The study of drugs as for their chemical nature and therapeutic applications is included in the subject ‘pharmacology’. In typical medical courses the drugs are presented in relation to the body system for which they are usually used; e.g. drugs of digestive system, drugs of the eye and so on. In such way many students do not like the subject as it would overstrain their memorization capacity. In another apparently not better working style the drugs are ordered in alphabetical manner regardless their uses or forms. If this would be the case, medical teachers and students should find some compromise in learning pharmacology with more appreciation for its importance for the medical practitioner.

Indeed, in pharmacology we find interesting information about drugs as regard their metabolism in the body (pharmacokinetics), effect (pharmacodynamics) and relation to genetic factors (pharmacogenomics). In the latter theme the individual response to some drug is handled so that the drug type, form and dose would be appropriately tailored to suit a given type of patient.
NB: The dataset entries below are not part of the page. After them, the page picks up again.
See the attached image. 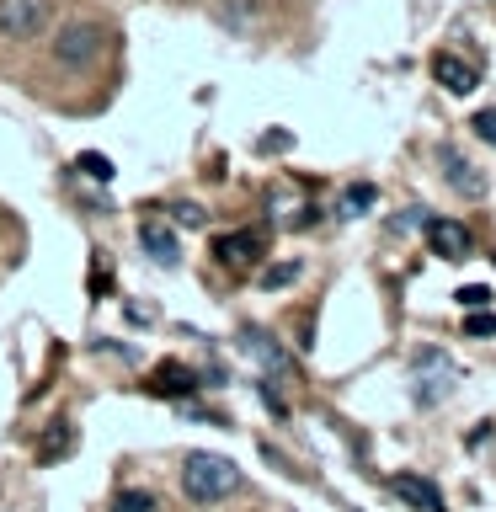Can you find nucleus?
Returning a JSON list of instances; mask_svg holds the SVG:
<instances>
[{
  "label": "nucleus",
  "instance_id": "nucleus-8",
  "mask_svg": "<svg viewBox=\"0 0 496 512\" xmlns=\"http://www.w3.org/2000/svg\"><path fill=\"white\" fill-rule=\"evenodd\" d=\"M390 486H395L400 502H411L416 512H448V507H443V491L432 486V480H422V475H395Z\"/></svg>",
  "mask_w": 496,
  "mask_h": 512
},
{
  "label": "nucleus",
  "instance_id": "nucleus-16",
  "mask_svg": "<svg viewBox=\"0 0 496 512\" xmlns=\"http://www.w3.org/2000/svg\"><path fill=\"white\" fill-rule=\"evenodd\" d=\"M470 128H475V134L486 139V144H496V107H486V112H475V118H470Z\"/></svg>",
  "mask_w": 496,
  "mask_h": 512
},
{
  "label": "nucleus",
  "instance_id": "nucleus-6",
  "mask_svg": "<svg viewBox=\"0 0 496 512\" xmlns=\"http://www.w3.org/2000/svg\"><path fill=\"white\" fill-rule=\"evenodd\" d=\"M443 171H448V187H454V192H464L470 203H480V198H486V176H480V166H475V160H464L459 150H443Z\"/></svg>",
  "mask_w": 496,
  "mask_h": 512
},
{
  "label": "nucleus",
  "instance_id": "nucleus-3",
  "mask_svg": "<svg viewBox=\"0 0 496 512\" xmlns=\"http://www.w3.org/2000/svg\"><path fill=\"white\" fill-rule=\"evenodd\" d=\"M48 27V6L43 0H0V38L6 43H27Z\"/></svg>",
  "mask_w": 496,
  "mask_h": 512
},
{
  "label": "nucleus",
  "instance_id": "nucleus-11",
  "mask_svg": "<svg viewBox=\"0 0 496 512\" xmlns=\"http://www.w3.org/2000/svg\"><path fill=\"white\" fill-rule=\"evenodd\" d=\"M150 390L155 395H192V374L182 363H160L155 374H150Z\"/></svg>",
  "mask_w": 496,
  "mask_h": 512
},
{
  "label": "nucleus",
  "instance_id": "nucleus-19",
  "mask_svg": "<svg viewBox=\"0 0 496 512\" xmlns=\"http://www.w3.org/2000/svg\"><path fill=\"white\" fill-rule=\"evenodd\" d=\"M203 219H208V214H203L198 203H176V224H187V230H198Z\"/></svg>",
  "mask_w": 496,
  "mask_h": 512
},
{
  "label": "nucleus",
  "instance_id": "nucleus-1",
  "mask_svg": "<svg viewBox=\"0 0 496 512\" xmlns=\"http://www.w3.org/2000/svg\"><path fill=\"white\" fill-rule=\"evenodd\" d=\"M182 491H187V502H198V507H214V502H224V496H235L240 491L235 459L192 448V454L182 459Z\"/></svg>",
  "mask_w": 496,
  "mask_h": 512
},
{
  "label": "nucleus",
  "instance_id": "nucleus-13",
  "mask_svg": "<svg viewBox=\"0 0 496 512\" xmlns=\"http://www.w3.org/2000/svg\"><path fill=\"white\" fill-rule=\"evenodd\" d=\"M112 512H155V496L139 491V486H128V491L112 496Z\"/></svg>",
  "mask_w": 496,
  "mask_h": 512
},
{
  "label": "nucleus",
  "instance_id": "nucleus-2",
  "mask_svg": "<svg viewBox=\"0 0 496 512\" xmlns=\"http://www.w3.org/2000/svg\"><path fill=\"white\" fill-rule=\"evenodd\" d=\"M102 43H107L102 22H70V27H59L54 59H59V64H70V70H86V64L102 54Z\"/></svg>",
  "mask_w": 496,
  "mask_h": 512
},
{
  "label": "nucleus",
  "instance_id": "nucleus-14",
  "mask_svg": "<svg viewBox=\"0 0 496 512\" xmlns=\"http://www.w3.org/2000/svg\"><path fill=\"white\" fill-rule=\"evenodd\" d=\"M75 166H80V171H86V176H91V182H112V160H107V155H96V150H86V155H80V160H75Z\"/></svg>",
  "mask_w": 496,
  "mask_h": 512
},
{
  "label": "nucleus",
  "instance_id": "nucleus-5",
  "mask_svg": "<svg viewBox=\"0 0 496 512\" xmlns=\"http://www.w3.org/2000/svg\"><path fill=\"white\" fill-rule=\"evenodd\" d=\"M427 246L432 256H443V262H459V256H470V230H464L459 219H427Z\"/></svg>",
  "mask_w": 496,
  "mask_h": 512
},
{
  "label": "nucleus",
  "instance_id": "nucleus-7",
  "mask_svg": "<svg viewBox=\"0 0 496 512\" xmlns=\"http://www.w3.org/2000/svg\"><path fill=\"white\" fill-rule=\"evenodd\" d=\"M432 80L454 96H470L475 91V64H464L459 54H432Z\"/></svg>",
  "mask_w": 496,
  "mask_h": 512
},
{
  "label": "nucleus",
  "instance_id": "nucleus-21",
  "mask_svg": "<svg viewBox=\"0 0 496 512\" xmlns=\"http://www.w3.org/2000/svg\"><path fill=\"white\" fill-rule=\"evenodd\" d=\"M464 331H470V336H491L496 331V315H470V320H464Z\"/></svg>",
  "mask_w": 496,
  "mask_h": 512
},
{
  "label": "nucleus",
  "instance_id": "nucleus-9",
  "mask_svg": "<svg viewBox=\"0 0 496 512\" xmlns=\"http://www.w3.org/2000/svg\"><path fill=\"white\" fill-rule=\"evenodd\" d=\"M139 246L150 251L160 267H176V256H182V246H176V235H171L160 219H144V224H139Z\"/></svg>",
  "mask_w": 496,
  "mask_h": 512
},
{
  "label": "nucleus",
  "instance_id": "nucleus-18",
  "mask_svg": "<svg viewBox=\"0 0 496 512\" xmlns=\"http://www.w3.org/2000/svg\"><path fill=\"white\" fill-rule=\"evenodd\" d=\"M70 432H48V443H43V459H59V454H70Z\"/></svg>",
  "mask_w": 496,
  "mask_h": 512
},
{
  "label": "nucleus",
  "instance_id": "nucleus-17",
  "mask_svg": "<svg viewBox=\"0 0 496 512\" xmlns=\"http://www.w3.org/2000/svg\"><path fill=\"white\" fill-rule=\"evenodd\" d=\"M294 278H299V262H283V267H272L262 283H267V288H283V283H294Z\"/></svg>",
  "mask_w": 496,
  "mask_h": 512
},
{
  "label": "nucleus",
  "instance_id": "nucleus-4",
  "mask_svg": "<svg viewBox=\"0 0 496 512\" xmlns=\"http://www.w3.org/2000/svg\"><path fill=\"white\" fill-rule=\"evenodd\" d=\"M454 384H459V368L448 363L443 352H422V358H416V400H422V406H438Z\"/></svg>",
  "mask_w": 496,
  "mask_h": 512
},
{
  "label": "nucleus",
  "instance_id": "nucleus-20",
  "mask_svg": "<svg viewBox=\"0 0 496 512\" xmlns=\"http://www.w3.org/2000/svg\"><path fill=\"white\" fill-rule=\"evenodd\" d=\"M459 304H464V310H486L491 294H486V288H459Z\"/></svg>",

This would rely on the fact that there could be differences among different persons in their tolerance and response to some drug depending on differences in metabolic machinery (e.g. enzymes) which in turn have to do with the genetic makeup. Given the sophistication and high expenditure of those tests for individualized drug tailoring their applications would considerably differ by time and place. However, the keen appreciation of such differences can prove crucial for wise and prudent use of medically important drugs.

In this topic I may point to an interesting aspect of studying drugs concerning the frequency or mode of its taking. For examples: how often a dose should be given? Should it follow some diurnal rhythm (morning, day or night)? should the dose be always the same in some application context? How should be then its pattern in case it might be changing? ‘Pharmacorhythmics’ would consider an individualized drug dose, pattern and frequency to best suit a given patient in a given medical context. Needless to emphasize that such drug “iterations” need good knowledge of drugs and their particular therapeutic contexts.